*BRIEF 1*:
Answer these questions using the profile.
(a) In which city was the writer mostly raised?
(b) What does the writer say is their religion?
(c) Which four things does the "white thread" run between?
*BRIEF 2*:
Please reproduce the profile word for word from "I really like" up to and including "tougher on myself).".

--- start READING TEXT ---

I'm a warm blooded creature, raised mostly in Paris (France) but my background's so chaotic I consider myself a vampire's cocktail.
Also, my brain and heart are highly inflammable.
Moved here because it would've just been so predictable to stay where my MD was worth something. Plus didn't feel I needed to wait till retirement to live where I want to.
I really like trying to "get" a completely different psychological wiring then mine. That's the white thread between theater, psychiatry, languages and travelling. And that probably comes from my teenage search for my "essence", the kern that wouldn't change had everything else been different.
Friendship is my religion. Is there anything as beautiful as the lengths we'll go to bridge our differences with someone we care about?
With the people I care about, I like intimacy and being able to talk things through anything (that's what happens in those parisian cafés where people talk for hours on end). Not that I enjoy intense dark conversations, it just makes sharing anything more enjoyable.
My standards for humans are very high, and those for my close friends even higher. (Naturally, I'm even tougher on myself).

--- end READING TEXT ---
--- start RECORDED DATA ---

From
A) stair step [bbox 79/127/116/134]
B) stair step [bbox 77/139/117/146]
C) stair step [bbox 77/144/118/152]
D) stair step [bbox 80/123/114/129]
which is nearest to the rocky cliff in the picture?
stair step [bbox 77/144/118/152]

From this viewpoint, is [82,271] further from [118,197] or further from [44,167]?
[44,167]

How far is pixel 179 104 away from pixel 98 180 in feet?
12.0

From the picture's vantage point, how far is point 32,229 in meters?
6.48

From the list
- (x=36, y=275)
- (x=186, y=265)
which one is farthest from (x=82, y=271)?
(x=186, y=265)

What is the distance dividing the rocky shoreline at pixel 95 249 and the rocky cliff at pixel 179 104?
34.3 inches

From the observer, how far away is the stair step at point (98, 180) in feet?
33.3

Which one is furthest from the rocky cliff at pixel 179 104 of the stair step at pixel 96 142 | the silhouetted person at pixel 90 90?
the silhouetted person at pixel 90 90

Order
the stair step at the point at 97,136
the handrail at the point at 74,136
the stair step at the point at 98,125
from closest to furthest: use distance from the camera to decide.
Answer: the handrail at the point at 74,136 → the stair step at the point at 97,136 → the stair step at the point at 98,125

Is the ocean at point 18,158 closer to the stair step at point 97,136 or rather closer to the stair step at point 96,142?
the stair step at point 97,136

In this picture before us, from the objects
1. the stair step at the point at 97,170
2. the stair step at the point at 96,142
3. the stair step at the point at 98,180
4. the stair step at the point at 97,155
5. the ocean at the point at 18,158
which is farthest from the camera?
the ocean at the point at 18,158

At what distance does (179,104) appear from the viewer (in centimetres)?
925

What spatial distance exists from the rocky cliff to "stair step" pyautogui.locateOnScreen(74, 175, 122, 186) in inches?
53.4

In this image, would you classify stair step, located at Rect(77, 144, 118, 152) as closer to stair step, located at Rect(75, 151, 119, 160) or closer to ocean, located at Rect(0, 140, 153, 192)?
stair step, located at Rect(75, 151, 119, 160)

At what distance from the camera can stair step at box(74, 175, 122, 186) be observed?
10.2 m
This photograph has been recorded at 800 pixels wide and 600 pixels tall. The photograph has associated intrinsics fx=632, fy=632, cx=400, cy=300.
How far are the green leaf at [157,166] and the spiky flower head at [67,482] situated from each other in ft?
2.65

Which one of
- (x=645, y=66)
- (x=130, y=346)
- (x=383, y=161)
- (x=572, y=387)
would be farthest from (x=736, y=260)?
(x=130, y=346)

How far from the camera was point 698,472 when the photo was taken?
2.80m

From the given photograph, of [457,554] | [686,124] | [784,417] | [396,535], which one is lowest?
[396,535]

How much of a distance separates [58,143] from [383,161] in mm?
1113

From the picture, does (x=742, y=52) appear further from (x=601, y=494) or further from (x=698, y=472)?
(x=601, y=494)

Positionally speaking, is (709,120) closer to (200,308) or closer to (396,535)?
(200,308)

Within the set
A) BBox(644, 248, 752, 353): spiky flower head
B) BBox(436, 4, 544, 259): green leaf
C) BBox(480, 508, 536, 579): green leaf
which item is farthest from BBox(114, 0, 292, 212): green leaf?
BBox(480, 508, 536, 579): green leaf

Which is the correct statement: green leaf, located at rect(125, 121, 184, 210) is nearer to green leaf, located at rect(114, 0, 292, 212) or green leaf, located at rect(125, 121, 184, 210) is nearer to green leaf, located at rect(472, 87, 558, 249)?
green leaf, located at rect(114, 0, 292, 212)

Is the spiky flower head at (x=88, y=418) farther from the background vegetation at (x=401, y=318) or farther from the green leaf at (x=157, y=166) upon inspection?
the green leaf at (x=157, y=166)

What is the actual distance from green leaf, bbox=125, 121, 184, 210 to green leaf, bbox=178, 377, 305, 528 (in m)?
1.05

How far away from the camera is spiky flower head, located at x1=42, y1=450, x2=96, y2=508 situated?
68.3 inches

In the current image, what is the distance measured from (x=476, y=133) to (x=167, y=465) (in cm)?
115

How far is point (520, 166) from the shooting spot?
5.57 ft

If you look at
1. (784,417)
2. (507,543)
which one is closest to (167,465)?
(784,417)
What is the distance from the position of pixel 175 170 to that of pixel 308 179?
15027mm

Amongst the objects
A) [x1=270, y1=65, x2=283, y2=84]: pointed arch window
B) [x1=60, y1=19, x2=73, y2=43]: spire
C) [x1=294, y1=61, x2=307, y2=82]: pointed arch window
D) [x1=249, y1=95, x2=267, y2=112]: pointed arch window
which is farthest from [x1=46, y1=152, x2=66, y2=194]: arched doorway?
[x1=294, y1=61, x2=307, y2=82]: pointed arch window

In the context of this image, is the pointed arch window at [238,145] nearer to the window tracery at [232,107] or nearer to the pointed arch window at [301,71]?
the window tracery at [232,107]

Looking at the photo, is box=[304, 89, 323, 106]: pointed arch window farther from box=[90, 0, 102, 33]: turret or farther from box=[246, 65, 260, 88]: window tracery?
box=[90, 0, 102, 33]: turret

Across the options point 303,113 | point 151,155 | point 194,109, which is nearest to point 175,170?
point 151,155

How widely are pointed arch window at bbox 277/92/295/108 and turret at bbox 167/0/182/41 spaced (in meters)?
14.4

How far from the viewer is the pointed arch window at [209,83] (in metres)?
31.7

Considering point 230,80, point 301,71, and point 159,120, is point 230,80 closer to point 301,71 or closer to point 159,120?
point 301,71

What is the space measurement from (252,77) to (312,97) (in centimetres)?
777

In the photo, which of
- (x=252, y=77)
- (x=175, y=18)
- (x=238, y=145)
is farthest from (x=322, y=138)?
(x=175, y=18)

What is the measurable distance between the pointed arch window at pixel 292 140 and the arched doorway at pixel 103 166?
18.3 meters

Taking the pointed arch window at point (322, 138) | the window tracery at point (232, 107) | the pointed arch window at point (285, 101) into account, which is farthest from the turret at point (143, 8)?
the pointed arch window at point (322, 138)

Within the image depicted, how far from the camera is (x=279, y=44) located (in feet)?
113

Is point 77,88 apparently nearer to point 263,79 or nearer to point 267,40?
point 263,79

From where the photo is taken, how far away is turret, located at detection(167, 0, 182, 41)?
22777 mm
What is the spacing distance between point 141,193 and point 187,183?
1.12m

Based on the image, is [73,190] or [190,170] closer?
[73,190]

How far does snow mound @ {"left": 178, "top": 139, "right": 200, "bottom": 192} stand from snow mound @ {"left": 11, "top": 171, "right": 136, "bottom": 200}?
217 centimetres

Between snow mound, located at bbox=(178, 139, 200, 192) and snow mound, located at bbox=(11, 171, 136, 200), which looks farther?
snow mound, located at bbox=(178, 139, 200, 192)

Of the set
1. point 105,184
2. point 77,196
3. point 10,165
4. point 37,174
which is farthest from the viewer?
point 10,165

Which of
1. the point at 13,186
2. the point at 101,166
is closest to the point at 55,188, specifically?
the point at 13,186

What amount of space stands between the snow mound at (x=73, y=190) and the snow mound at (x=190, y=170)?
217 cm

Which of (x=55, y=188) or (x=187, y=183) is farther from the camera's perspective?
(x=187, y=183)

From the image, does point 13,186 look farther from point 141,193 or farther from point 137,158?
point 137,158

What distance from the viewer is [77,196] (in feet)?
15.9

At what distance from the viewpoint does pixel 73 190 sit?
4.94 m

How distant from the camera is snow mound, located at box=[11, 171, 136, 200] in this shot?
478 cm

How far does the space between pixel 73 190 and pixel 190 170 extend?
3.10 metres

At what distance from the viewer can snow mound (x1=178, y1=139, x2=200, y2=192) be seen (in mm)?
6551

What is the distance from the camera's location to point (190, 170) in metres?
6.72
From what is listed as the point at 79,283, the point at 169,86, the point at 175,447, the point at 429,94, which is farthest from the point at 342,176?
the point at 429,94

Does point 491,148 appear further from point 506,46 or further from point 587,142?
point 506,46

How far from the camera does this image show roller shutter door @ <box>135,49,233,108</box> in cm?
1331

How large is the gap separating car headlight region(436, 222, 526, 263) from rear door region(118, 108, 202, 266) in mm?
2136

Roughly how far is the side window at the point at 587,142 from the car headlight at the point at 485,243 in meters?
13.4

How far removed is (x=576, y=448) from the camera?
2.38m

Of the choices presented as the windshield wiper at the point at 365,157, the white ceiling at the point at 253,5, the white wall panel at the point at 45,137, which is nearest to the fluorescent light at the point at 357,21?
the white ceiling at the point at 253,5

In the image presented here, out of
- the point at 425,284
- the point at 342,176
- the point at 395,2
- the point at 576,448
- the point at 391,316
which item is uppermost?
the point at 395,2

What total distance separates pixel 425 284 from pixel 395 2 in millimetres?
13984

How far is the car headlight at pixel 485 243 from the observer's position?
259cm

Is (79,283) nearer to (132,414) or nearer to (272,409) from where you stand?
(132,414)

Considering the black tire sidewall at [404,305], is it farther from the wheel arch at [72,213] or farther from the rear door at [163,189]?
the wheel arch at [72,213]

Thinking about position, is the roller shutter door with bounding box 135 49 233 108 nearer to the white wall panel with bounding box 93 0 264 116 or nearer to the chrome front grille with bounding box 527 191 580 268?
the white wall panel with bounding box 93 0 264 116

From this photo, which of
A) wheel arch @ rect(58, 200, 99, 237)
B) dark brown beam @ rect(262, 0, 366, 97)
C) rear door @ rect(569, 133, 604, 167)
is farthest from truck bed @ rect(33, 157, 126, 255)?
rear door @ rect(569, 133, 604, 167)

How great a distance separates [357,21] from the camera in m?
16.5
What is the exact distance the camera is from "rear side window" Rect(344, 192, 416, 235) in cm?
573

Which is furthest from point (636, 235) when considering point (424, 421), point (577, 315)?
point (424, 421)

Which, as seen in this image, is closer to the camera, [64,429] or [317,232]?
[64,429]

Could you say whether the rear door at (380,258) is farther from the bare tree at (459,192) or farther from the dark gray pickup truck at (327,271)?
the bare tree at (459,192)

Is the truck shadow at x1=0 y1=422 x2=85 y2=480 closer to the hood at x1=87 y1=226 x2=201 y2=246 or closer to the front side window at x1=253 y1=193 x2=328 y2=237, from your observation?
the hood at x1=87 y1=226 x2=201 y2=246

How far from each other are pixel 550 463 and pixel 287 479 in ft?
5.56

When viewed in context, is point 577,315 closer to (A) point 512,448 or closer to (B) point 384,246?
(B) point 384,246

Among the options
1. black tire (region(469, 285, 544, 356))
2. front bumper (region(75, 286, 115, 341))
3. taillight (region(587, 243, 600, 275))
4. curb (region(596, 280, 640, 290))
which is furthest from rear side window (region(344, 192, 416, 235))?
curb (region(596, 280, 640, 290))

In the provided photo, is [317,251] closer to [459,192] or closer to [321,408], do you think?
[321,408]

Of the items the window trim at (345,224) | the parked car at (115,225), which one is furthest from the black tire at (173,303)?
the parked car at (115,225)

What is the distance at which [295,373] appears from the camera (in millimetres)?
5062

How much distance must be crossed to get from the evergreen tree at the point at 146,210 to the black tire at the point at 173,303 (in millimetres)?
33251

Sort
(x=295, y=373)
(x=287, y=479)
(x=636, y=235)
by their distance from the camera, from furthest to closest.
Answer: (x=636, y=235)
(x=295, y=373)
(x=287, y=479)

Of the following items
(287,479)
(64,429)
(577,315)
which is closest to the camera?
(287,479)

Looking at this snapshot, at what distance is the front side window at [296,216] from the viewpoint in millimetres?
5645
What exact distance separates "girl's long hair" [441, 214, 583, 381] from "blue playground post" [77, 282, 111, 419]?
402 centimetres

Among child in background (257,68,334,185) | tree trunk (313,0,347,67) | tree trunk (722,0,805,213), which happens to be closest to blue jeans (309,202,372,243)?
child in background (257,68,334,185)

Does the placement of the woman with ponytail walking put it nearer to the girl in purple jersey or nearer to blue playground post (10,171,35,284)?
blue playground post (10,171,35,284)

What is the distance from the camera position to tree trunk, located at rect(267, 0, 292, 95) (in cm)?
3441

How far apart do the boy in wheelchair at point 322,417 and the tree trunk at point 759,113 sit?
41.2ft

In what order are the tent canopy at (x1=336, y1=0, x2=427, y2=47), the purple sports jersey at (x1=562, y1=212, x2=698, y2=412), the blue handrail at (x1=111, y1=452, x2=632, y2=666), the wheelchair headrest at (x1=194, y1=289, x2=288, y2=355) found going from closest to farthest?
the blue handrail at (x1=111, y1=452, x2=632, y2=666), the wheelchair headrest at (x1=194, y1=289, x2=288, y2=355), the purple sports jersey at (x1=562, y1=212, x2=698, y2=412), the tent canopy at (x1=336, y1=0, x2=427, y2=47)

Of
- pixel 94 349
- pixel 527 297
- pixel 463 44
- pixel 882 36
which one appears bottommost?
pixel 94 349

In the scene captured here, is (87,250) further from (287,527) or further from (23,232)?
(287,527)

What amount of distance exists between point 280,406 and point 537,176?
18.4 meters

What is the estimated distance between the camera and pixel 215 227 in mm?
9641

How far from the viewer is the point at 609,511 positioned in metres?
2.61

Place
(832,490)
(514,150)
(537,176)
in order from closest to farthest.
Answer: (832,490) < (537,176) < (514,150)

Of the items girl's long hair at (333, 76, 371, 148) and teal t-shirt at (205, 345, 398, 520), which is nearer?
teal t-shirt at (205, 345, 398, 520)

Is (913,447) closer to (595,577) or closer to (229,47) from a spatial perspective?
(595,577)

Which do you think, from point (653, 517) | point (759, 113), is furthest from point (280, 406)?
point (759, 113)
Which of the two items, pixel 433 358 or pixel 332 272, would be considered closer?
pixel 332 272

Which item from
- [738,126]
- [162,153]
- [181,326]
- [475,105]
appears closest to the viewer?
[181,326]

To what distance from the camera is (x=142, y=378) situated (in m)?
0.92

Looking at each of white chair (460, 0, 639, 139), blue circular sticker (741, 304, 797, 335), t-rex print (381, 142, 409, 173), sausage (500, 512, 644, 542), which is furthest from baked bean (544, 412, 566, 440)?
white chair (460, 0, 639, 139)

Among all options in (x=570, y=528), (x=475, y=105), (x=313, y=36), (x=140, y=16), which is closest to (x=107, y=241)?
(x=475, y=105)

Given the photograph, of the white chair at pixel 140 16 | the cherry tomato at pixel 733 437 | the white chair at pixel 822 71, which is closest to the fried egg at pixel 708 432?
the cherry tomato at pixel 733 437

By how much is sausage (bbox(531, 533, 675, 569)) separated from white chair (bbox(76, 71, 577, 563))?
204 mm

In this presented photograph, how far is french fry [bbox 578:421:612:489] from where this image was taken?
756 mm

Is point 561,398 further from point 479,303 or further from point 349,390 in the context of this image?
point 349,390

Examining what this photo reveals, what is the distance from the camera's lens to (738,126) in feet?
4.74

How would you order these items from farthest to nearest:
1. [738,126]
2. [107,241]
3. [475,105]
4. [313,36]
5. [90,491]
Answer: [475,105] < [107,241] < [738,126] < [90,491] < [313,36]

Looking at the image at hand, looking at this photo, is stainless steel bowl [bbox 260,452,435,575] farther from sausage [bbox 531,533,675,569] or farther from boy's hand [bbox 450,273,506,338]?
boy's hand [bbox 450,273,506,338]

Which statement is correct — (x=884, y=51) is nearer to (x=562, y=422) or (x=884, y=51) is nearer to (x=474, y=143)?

--- end RECORDED DATA ---

*CORRECT RESULT 1*:
(a) Paris (France)
(b) Friendship
(c) Theater, psychiatry, languages and travelling

*CORRECT RESULT 2*:
I really like trying to "get" a completely different psychological wiring then mine. That's the white thread between theater, psychiatry, languages and travelling. And that probably comes from my teenage search for my "essence", the kern that wouldn't change had everything else been different.
Friendship is my religion. Is there anything as beautiful as the lengths we'll go to bridge our differences with someone we care about?
With the people I care about, I like intimacy and being able to talk things through anything (that's what happens in those parisian cafés where people talk for hours on end). Not that I enjoy intense dark conversations, it just makes sharing anything more enjoyable.
My standards for humans are very high, and those for my close friends even higher. (Naturally, I'm even tougher on myself).